World War One Tanks are mostly difficult to come by, and the ones I’ve found haven’t pleased me. I’d be happier using an armored car anyway, and supposedly an Ehrhardt armored car did appear there. Any info one way or the other?

Yes, I saw the movie “King Of Hearts”, the deliberately stylish depiction of a French village during World War One, which features two armored cars taken over by the escaped insane asylum lunatics.

" Operational history

Along with some improvised conversions, the three prototypes were formed into one unit and sent to first the Baltic and then to the Western Front. Conditions on both fronts were so bad that armoured cars could achieve very little, and the vehicles were eventually deployed on the Russian part of the Eastern Front, where they could at least use their mobility to some effect. It was then that there emerged a need for more vehicles, and so Ehrhardt was contracted to build a further 20 vehicles. These vehicles were 1.72 tons lighter than the original Panzerkraftwagen Ehrhardt 1915. Designated the Panzerkampfwagen Ehrhardt 1917, these vehicles were completed with revised frontal armour. The vehicles were sent to the Eastern Front and served there until the end of the fighting there late in 1917, two of them taking part in Battle of Mărășești against the Romanians, however with little success, as the Germans failed to break the Romanian front. Thereafter they were retained in Germany for internal policing duties. They were so successful in this role that an additional 20 vehicles were ordered and produced in 1919. The E-V/4 was in fact considered just what internal policing required, for its height gave it the capacity to tower over crowds and offer police units better control of riots. E-V/4’s were in use almost until World War II.
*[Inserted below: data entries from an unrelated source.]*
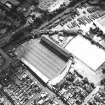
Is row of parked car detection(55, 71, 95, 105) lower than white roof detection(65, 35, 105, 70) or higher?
lower

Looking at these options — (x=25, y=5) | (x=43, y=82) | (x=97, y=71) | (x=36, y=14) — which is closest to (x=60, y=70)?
(x=43, y=82)

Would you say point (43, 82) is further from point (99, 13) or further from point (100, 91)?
point (99, 13)

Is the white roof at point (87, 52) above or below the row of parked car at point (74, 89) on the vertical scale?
above

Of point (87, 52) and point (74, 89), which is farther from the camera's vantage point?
point (87, 52)

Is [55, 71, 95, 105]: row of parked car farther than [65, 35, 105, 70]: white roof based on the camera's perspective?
No

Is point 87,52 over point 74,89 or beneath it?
over

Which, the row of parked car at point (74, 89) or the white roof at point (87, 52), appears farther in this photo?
the white roof at point (87, 52)

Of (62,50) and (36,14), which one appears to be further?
(36,14)

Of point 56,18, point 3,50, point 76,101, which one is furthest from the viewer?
point 56,18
The demand for armoured cars was so high that by 1918, the Germans were forced to employ numbers of captured armoured cars of Rolls-Royce or other make, and the Ehrhardt vehicles were never around in sufficient numbers. On the Eastern Front the cars were never able to make much of a tactical impression, and so the design is now little known and few operational details have survived. Though many surviving Erhardt E-V/4s were still used by the German police until 1939, none survive today."

Summary: The prototype Ehrhardt served a little on the western front, mostly unsuitable du to terrain conditions. The production version, the M 1917, only served in the east.
The CSM kit is the M 1917 so the Ehrhardt you can build using that kit did not serve on the western front.